You've got this expression, '36x + 25', and you're wondering how to 'factor' it. It sounds a bit like trying to take apart a complex toy to see how it works, doesn't it? Well, in the world of math, factoring is pretty much the same idea – it's about rewriting an expression as a product of its parts, its factors.
Think about it like this: if you have the expression 4x + 6y, you can see that both 4x and 6y share a common factor of 2. So, you can pull that 2 out, and what's left inside the parentheses is what you get when you divide each original term by 2. That gives you 2(2x + 3y).
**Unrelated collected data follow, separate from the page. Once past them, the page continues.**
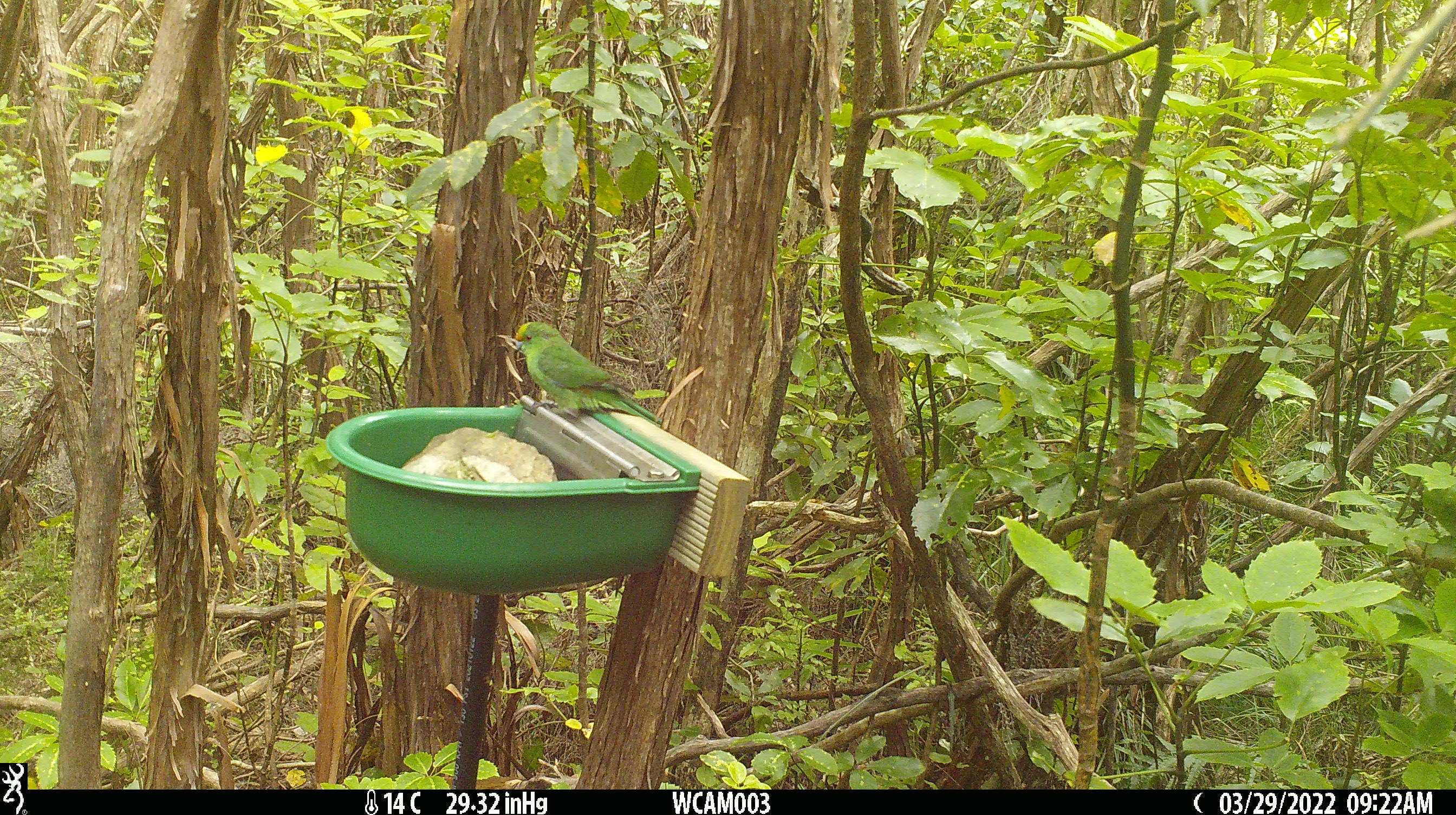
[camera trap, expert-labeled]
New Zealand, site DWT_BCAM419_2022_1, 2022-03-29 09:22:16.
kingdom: Animalia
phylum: Chordata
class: Aves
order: Psittaciformes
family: Psittaculidae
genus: Cyanoramphus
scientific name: Cyanoramphus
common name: parakeet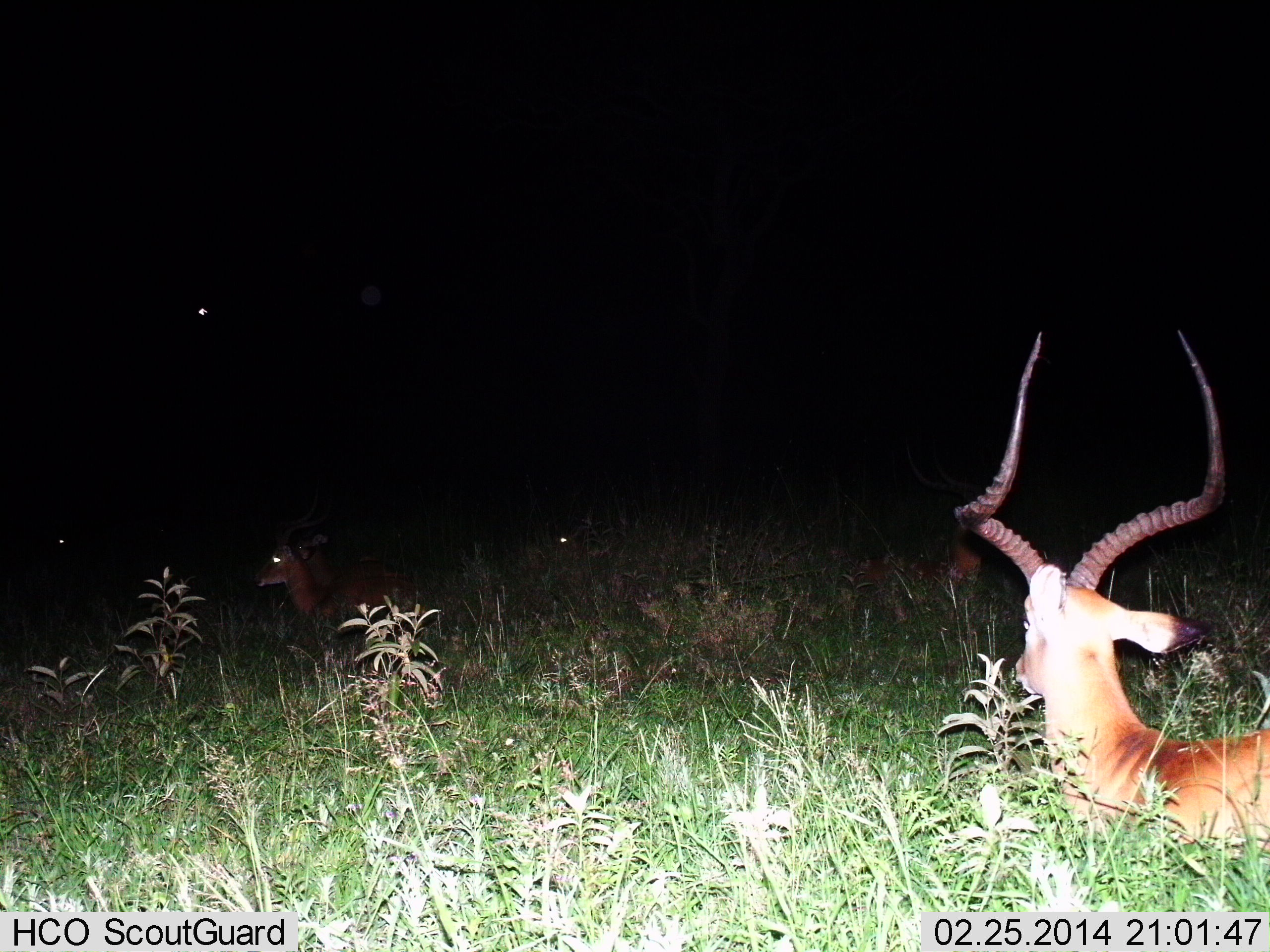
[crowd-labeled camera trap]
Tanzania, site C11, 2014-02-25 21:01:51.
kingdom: Animalia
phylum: Chordata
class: Mammalia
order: Artiodactyla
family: Bovidae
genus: Aepyceros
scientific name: Aepyceros melampus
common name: impala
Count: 2.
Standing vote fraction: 9%.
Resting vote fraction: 91%.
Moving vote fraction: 0%.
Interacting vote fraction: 0%.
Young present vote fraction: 0%.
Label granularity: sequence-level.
The original expression is now written as the multiplication of two things: the number 2 and the expression (2x + 3y).
Now, let's turn our attention to your specific query: '36x + 25'. When we look at this, we're essentially asking, 'Is there a number or a combination of numbers and variables that divides evenly into both 36x and 25?'
Let's break down the numbers themselves. The factors of 36 are 1, 2, 3, 4, 6, 9, 12, 18, and 36. The factors of 25 are 1, 5, and 25. When we compare these lists, the only number that appears in both is 1. This means that numerically, the greatest common factor (GCF) of 36 and 25 is just 1.
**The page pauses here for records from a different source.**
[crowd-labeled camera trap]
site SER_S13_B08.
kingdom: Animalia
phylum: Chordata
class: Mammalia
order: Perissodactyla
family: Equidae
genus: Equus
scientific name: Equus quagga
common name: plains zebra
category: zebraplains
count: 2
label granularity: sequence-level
What about variables? The term '36x' has an 'x', but the term '25' doesn't have any variables at all. So, there's no common variable factor to pull out either.
Because the only common factor between 36x and 25 is 1, the expression '36x + 25' is considered to be already in its simplest factored form. It's like a single, indivisible LEGO brick – you can't break it down into smaller, distinct pieces that multiply together to make it.
Sometimes, in math, expressions are already as simple as they can get, and that's perfectly okay! It just means that '36x + 25' is the most basic way to represent that particular combination of terms.